Round trip in Python

Description

The round trip python directory can be found in src/demonstrators/RoundTrip/Python/. This directory contains the source for the round trip and also the flood implementation.

The DDShub.py needs to be setup with a publishing and subscribing topic, acting as a hub. The RoundTrip.py and Flood.py act as the master and do not have to be setup. Here the publishing and subscribing topic are hard coded. So for one hub the subscribing topic and another hub the publishing topic are also fixed, which ‘connect’ to the master.

To setup a round trip of a master and three hubs the following needs to be configured.

./DDShub.py Master_Out <publish name hub1>
./DDShub.py <publish name hub1> <publish name hub2>
./DDShub.py <publish name hub2> Master_in
./RoundTrip.py

An example of this, for the hubs, is present in bash script run_L3.sh. To setup a flood the RoundTrip.py needs to be replaced with Flood.py.

Execution

Use DDShub.py to setup either a flood or round trip setup (see run_L3.sh for an example). To run the flood example:

./run_L3.sh
./Flood.py <number of messages to send>

for <number of messages to send> a value can be specified. If omitteda, a value of 1000 will be used.

To run the round trip example:

./run_L3.sh
./RoundTrip.py

The above will only do one run. For more accurate measurements multiple runs have to be made. This can be achieved by using a loop (script run_RoundTrip_10times.sh). This script also logs each output of a single run into a separate log file.

#!/bin/bash
i=1
while [ $i -le 10 ]
do
   ./RoundTrip.py > ~/RoundTrip_python_$i.log
   let "i = i + 1"
done

A similar script can also be created for executing flood 10 times, with the number of messages as argument.

#!/bin/bash
i=1
while [ $i -le 10 ]
do
   ./Flood.py $1 > ~/Flood_python_$i.log
   let "i = i + 1"
done

Measurements

For the measurements a setup has been chosen of four hubs of which one is the master doing all the measurements.

The measurements for the inter process communication (IPC) of the roundtrip and flood experiments have been gathered on a hp laptop, issued by Capgemini, and a Raspberry Pi, issued by the product owner. All the hubs run on the same hardware, either the laptop or the Raspberry Pi.

The measurements for the inter system communication (ISC) of the round trip and flood expirements have been gathered on both above mentioned hardware, for the IPC, and additionally an ethernet router. Two hubs run on the laptop, the master and hub 2, and two hubs run on the Raspberry Pi, hub 1 and hub 3. Since the communication will start at the master to hub 1, from hub 1 to hub2, from hub 2 to hub 3 and from hub 3 to the master, there is no inter process communication on either the laptop or the Raspberry Pi. There is only inter system communication.

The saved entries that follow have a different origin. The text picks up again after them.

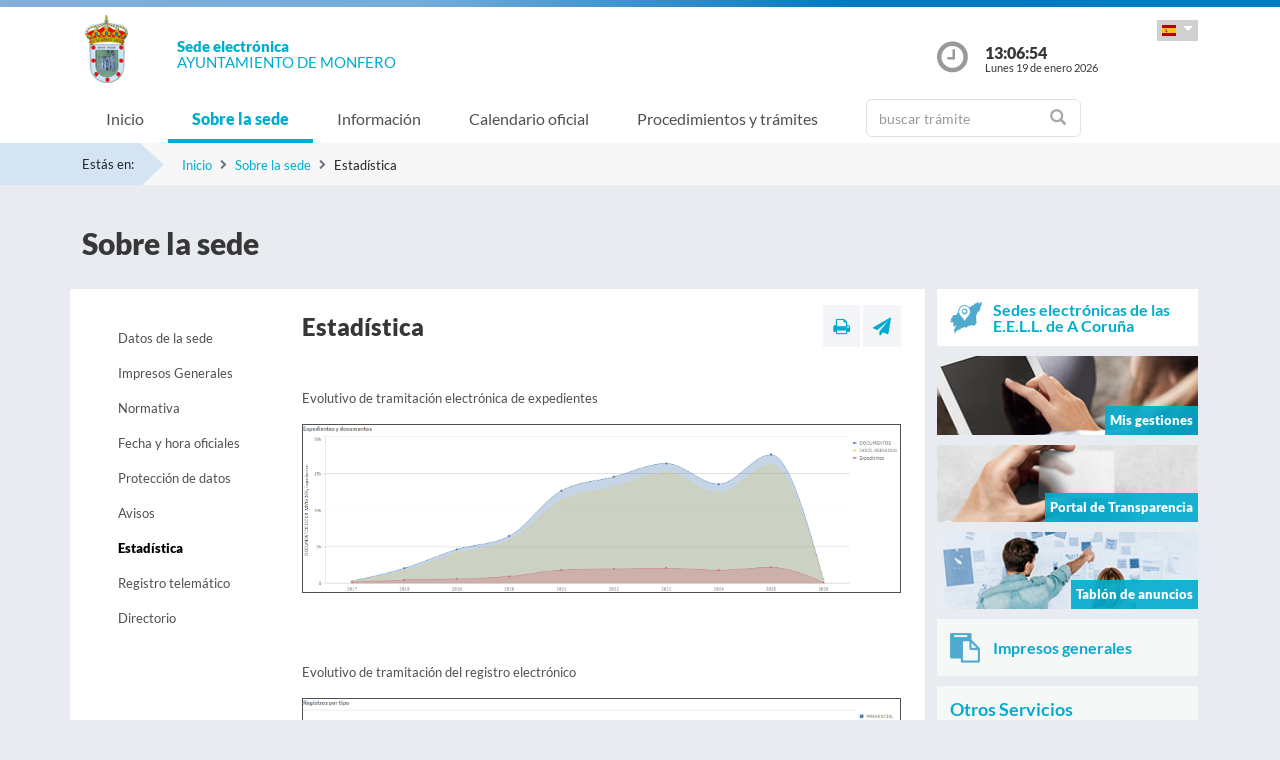

--- FILE ---
content_type: text/css
request_url: https://sede.monfero.es/sxc/export/system/modules/tgs.dipacoruna.subsede/resources/css/sede-background.css_490337626.css
body_size: 43
content:







	









	
			#cuerpo{
				background: url('/sxc/recursos/images/monfero.jpg') no-repeat top center fixed; 
				background-size: cover;"
			}		
	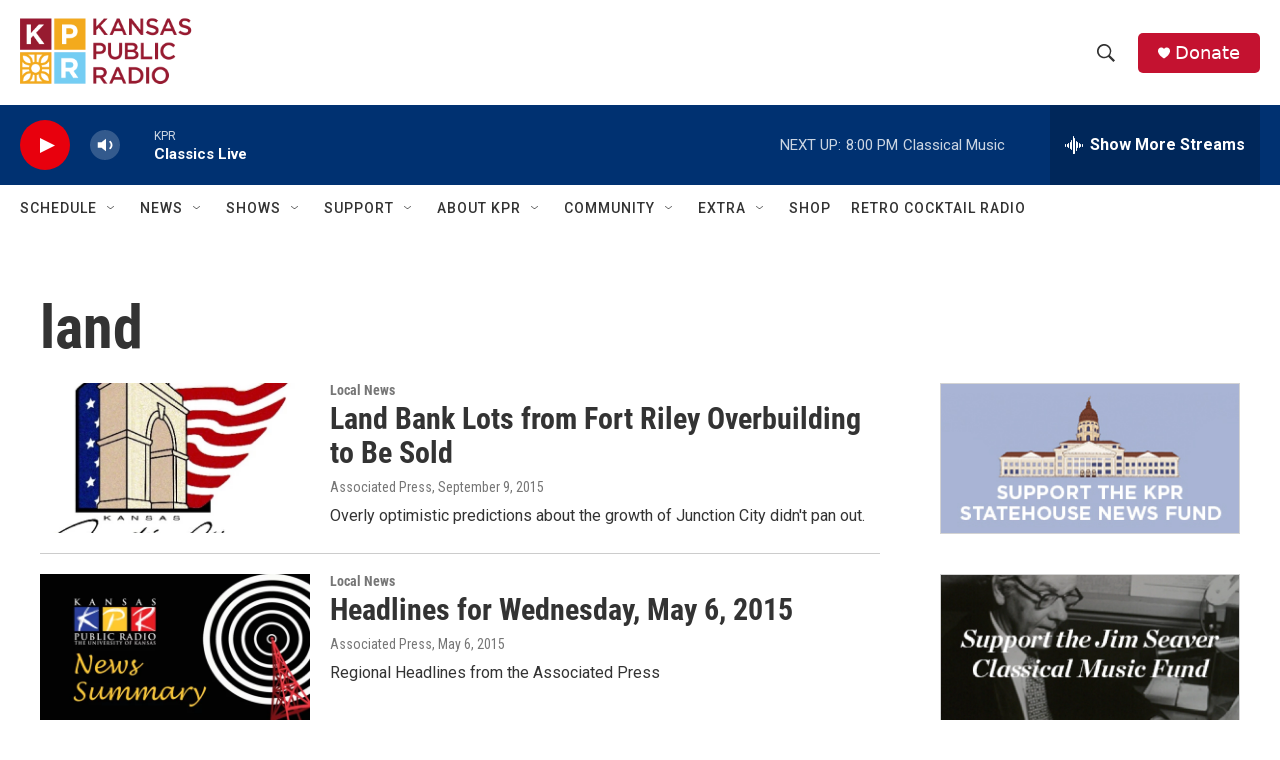

--- FILE ---
content_type: text/html; charset=utf-8
request_url: https://www.google.com/recaptcha/api2/aframe
body_size: 267
content:
<!DOCTYPE HTML><html><head><meta http-equiv="content-type" content="text/html; charset=UTF-8"></head><body><script nonce="1z8FIlIIhX0erU9bzGGIYw">/** Anti-fraud and anti-abuse applications only. See google.com/recaptcha */ try{var clients={'sodar':'https://pagead2.googlesyndication.com/pagead/sodar?'};window.addEventListener("message",function(a){try{if(a.source===window.parent){var b=JSON.parse(a.data);var c=clients[b['id']];if(c){var d=document.createElement('img');d.src=c+b['params']+'&rc='+(localStorage.getItem("rc::a")?sessionStorage.getItem("rc::b"):"");window.document.body.appendChild(d);sessionStorage.setItem("rc::e",parseInt(sessionStorage.getItem("rc::e")||0)+1);localStorage.setItem("rc::h",'1768527580607');}}}catch(b){}});window.parent.postMessage("_grecaptcha_ready", "*");}catch(b){}</script></body></html>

Specifications of the hardware: HP laptop: HP Elitebook 850GS, Intel i7-8650 CPU @ 1,9 GHz 2,11 GHz Raspberry Pi: Raspberry Pi 3 Model B v1.2, Broadcomm BCM2837 CPU @ 1,2 GHz Ethernet router: Netgear WGR614 v7

For the round trip several runs have been performed, with the averages as the following result:

  Round trip (ms)
run 1 run 2 run 3 run 4 run 5
HP laptop (IPC) 1,357 1,549 1,534 1,689 1,484
Raspberry Pi (IPC) 8,623 8,775 8,705 8,718 8,574
laptop & Pi (ISC) 7,691 7,822 7,825 7,599 8,126
Average time in ms for a round trip

For the ISC measurements the expected time for a round trip would be roughly: “(Raspberry Pi(IPC) + HP laptop (IPC))/2”, which is approximately 5 ms. However, based on the figures above there is a difference of around 2,5 to 3,1 ms. This time difference is consumed by the router, since this hardware has been added to the configuration.

For the flood also several runs have been performed, with the averages of all runs per different number of messages as the following result: (The time measured is the time it takes from sending the first message and receiving the last message)

  Flood (s), x 1000 messages
1 10 100 1000
HP laptop (IPC) 0,6 4,6 56,1 578,5
Raspberry Pi (IPC) 3,2 31,6 321,5 3480,1
laptop & Pi (ISC) 2,7 24,7 235,5 2291,7
Average time in s for a # of messages (1000, 10.000, 100.000, 1.000.000)

From the flood measurements a linear pattern can be deducted for both hardware (IPC), although this was not expected for the runs on the Raspberry Pi, which has no active cooling system. The same linear pattern can also be seen for the ISC measurement.